By way of brief background, cognitive radio is a paradigm for wireless communication in which either a network or a wireless node changes its transmission or reception parameters to communicate efficiently without interfering with licensed users. This alteration of parameters is based on actively monitoring several factors in the external and internal radio environment, such as radio frequency spectrum, user behavior and network state.
In cognitive radio systems, the unlicensed (secondary) users can use the licensed spectrum as long as the licensed (primary) user is absent at some particular time slot and some specific geographic location. However, when the primary user comes back and is present again, the secondary users should vacate the spectrum instantly to avoid interference with the primary user. Hence, continuous spectrum sensing is used to monitor the existence of the primary user. However, sensing performance for a cognitive user is degraded when the channel experiences fading and shadowing.
Accordingly, cooperative spectrum sensing has been proposed to exploit multiuser diversity in sensing process. Conventionally, cooperative sensing is performed in two successive stages: sensing and reporting. In the sensing stage, every cognitive user performs spectrum sensing individually. In the reporting stage, all the local sensing observations are reported to a common receiver and the common receiver makes a final decision on the absence or the presence of the primary user.
Most existing systems focus on the case where observations are reported to the common receiver through perfect channels. However, this is impractical since the channels between the cognitive users and the common receiver are usually subject to fading. As mentioned, prior to accessing the licensed spectrum, cognitive users should detect whether the primary user is present or not. A variety of detection methods have been proposed thus far, but none that are optimal when it is assumed a priori knowledge of the primary user is unavailable.

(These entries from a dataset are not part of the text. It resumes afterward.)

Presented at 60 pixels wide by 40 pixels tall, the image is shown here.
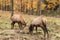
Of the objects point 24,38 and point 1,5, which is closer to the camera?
point 24,38

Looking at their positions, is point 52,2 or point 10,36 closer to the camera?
point 10,36

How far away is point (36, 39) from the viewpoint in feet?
36.7

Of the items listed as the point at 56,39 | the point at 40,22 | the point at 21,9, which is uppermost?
the point at 40,22

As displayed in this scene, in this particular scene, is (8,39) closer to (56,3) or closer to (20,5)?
(56,3)

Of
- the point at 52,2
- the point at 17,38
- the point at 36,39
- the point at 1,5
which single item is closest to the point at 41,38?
the point at 36,39

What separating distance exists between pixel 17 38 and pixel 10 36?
1.59 ft

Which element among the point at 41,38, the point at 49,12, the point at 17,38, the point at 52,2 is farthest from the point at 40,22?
the point at 49,12

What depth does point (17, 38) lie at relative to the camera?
433 inches

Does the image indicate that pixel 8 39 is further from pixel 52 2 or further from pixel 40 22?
pixel 52 2

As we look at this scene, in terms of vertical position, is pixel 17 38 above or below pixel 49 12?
above

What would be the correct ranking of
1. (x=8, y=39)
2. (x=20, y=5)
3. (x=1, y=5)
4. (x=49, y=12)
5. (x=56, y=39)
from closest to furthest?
1. (x=8, y=39)
2. (x=56, y=39)
3. (x=49, y=12)
4. (x=20, y=5)
5. (x=1, y=5)

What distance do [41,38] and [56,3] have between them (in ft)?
105

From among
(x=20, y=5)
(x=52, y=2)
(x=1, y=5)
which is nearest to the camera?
(x=52, y=2)

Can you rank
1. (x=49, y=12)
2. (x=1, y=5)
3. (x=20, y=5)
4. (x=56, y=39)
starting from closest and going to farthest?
(x=56, y=39) < (x=49, y=12) < (x=20, y=5) < (x=1, y=5)
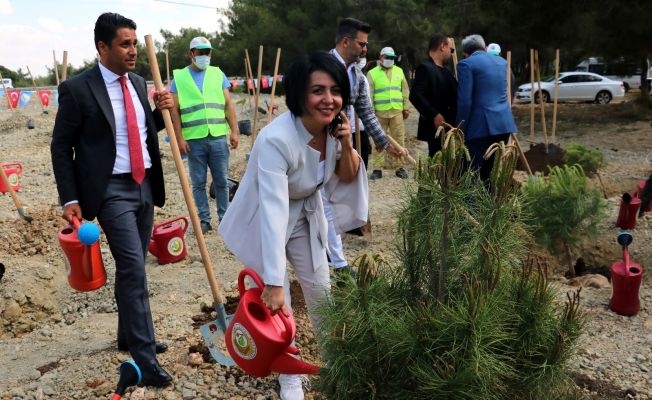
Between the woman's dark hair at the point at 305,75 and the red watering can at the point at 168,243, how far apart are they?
2.73 metres

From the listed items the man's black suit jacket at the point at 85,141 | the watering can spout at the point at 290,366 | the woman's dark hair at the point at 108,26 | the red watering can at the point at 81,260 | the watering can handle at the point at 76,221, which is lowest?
the watering can spout at the point at 290,366

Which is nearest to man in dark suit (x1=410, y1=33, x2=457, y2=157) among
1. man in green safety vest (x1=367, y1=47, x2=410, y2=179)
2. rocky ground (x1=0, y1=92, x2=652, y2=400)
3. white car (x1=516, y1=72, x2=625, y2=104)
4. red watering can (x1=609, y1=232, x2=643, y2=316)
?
rocky ground (x1=0, y1=92, x2=652, y2=400)

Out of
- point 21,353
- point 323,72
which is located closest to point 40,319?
point 21,353

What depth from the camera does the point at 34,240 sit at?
546cm

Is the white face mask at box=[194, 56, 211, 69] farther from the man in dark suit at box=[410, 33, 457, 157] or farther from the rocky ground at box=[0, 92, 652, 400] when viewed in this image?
the man in dark suit at box=[410, 33, 457, 157]

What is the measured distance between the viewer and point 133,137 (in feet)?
9.12

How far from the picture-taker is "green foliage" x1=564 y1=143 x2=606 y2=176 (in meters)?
7.76

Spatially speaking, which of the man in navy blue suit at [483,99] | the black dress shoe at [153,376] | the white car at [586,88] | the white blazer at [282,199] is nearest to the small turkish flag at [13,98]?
the man in navy blue suit at [483,99]

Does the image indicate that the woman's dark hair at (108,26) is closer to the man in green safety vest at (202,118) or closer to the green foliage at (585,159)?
the man in green safety vest at (202,118)

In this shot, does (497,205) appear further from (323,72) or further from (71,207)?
(71,207)

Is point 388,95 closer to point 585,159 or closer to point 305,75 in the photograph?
point 585,159

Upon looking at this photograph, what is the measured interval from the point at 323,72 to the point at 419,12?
23947mm

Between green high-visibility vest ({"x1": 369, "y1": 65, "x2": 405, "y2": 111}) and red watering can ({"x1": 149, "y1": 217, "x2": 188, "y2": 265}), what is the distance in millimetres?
3892

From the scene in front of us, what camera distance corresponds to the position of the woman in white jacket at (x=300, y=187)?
84.7 inches
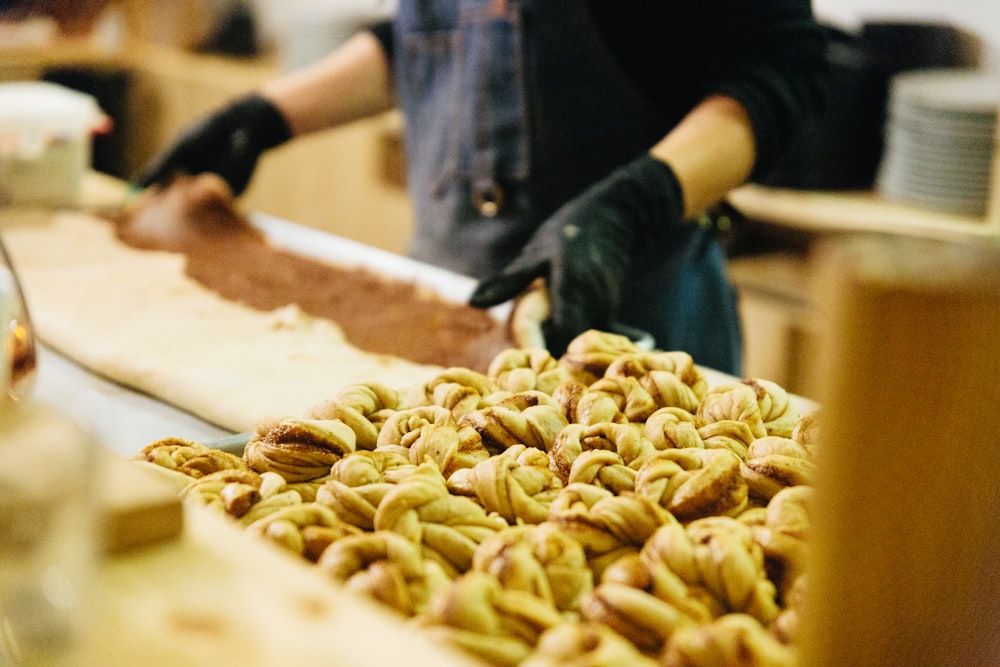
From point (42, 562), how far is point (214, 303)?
53.2 inches

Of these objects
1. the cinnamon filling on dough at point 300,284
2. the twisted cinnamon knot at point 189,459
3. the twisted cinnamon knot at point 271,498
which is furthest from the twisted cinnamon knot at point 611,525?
the cinnamon filling on dough at point 300,284

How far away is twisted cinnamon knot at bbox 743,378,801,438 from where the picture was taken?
1.06 metres

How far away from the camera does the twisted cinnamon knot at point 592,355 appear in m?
1.19

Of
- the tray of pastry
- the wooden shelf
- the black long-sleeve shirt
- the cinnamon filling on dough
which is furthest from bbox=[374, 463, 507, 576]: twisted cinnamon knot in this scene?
the wooden shelf

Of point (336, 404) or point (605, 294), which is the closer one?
point (336, 404)

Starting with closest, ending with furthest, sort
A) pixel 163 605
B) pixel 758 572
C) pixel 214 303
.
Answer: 1. pixel 163 605
2. pixel 758 572
3. pixel 214 303

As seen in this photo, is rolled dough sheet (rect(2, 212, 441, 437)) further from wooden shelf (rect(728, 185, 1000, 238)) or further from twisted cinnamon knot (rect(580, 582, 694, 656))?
wooden shelf (rect(728, 185, 1000, 238))

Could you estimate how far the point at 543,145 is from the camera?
2.10m

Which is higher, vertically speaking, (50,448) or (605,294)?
(50,448)

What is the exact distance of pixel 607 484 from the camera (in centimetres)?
88

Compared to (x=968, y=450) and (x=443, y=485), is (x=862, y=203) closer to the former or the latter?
(x=443, y=485)

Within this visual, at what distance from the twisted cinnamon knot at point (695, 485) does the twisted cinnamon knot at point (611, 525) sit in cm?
4

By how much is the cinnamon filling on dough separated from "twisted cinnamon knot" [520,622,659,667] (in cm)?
93

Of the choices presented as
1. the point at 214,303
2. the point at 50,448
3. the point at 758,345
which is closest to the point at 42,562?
the point at 50,448
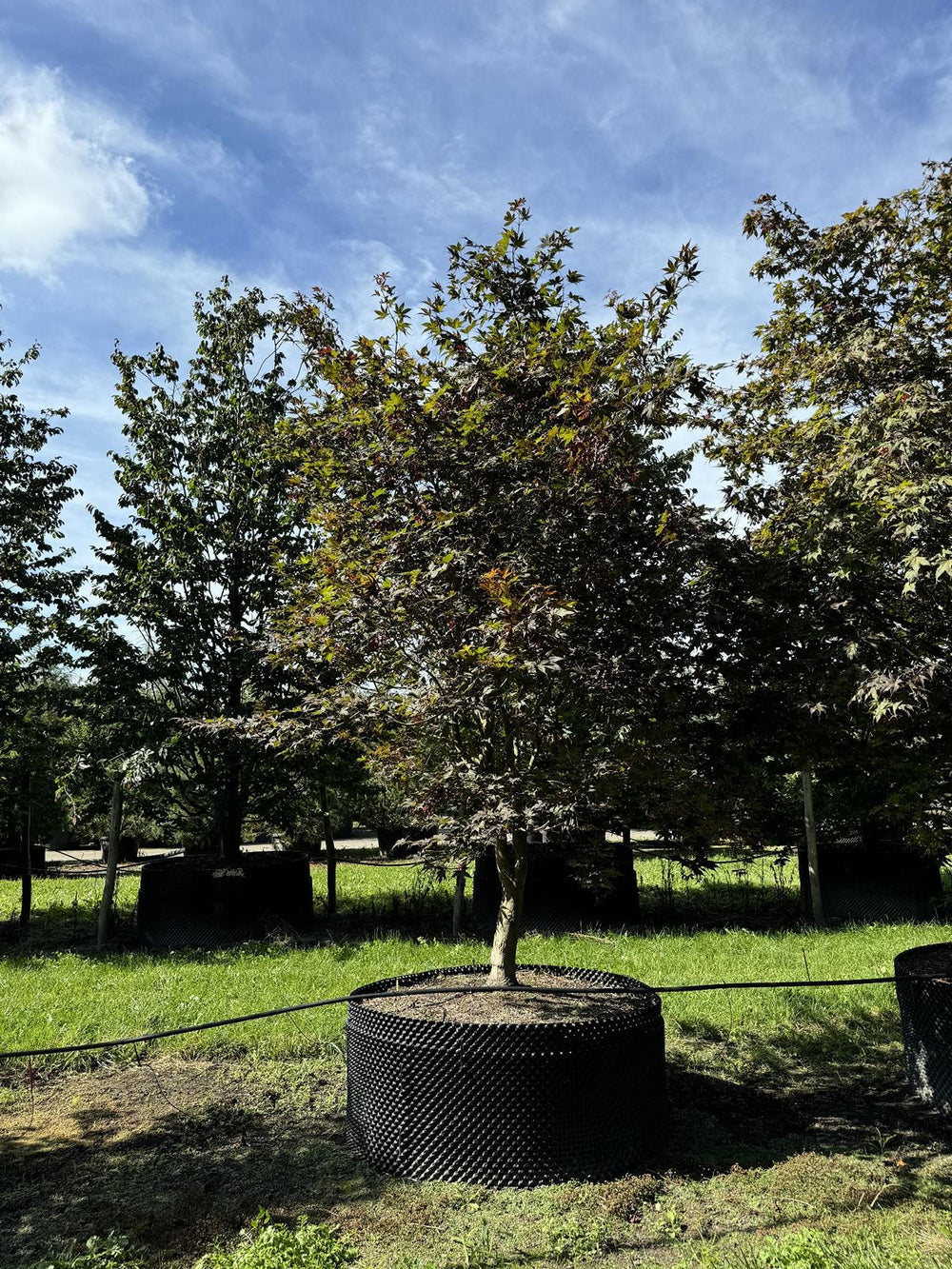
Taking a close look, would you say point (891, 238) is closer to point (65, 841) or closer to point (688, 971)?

Accordingly, improved systems and methods are desired for improving sensing performance for cooperative spectrum sensing in the presence of fading and shadowing without assuming a priori knowledge of the primary user. The above-described deficiencies of current designs are merely intended to provide an overview of some of the problems of today's designs, and are not intended to be exhaustive. Other problems with the state of the art of cognitive radio and corresponding benefits of the embodiments described herein may become further apparent upon review of the following description.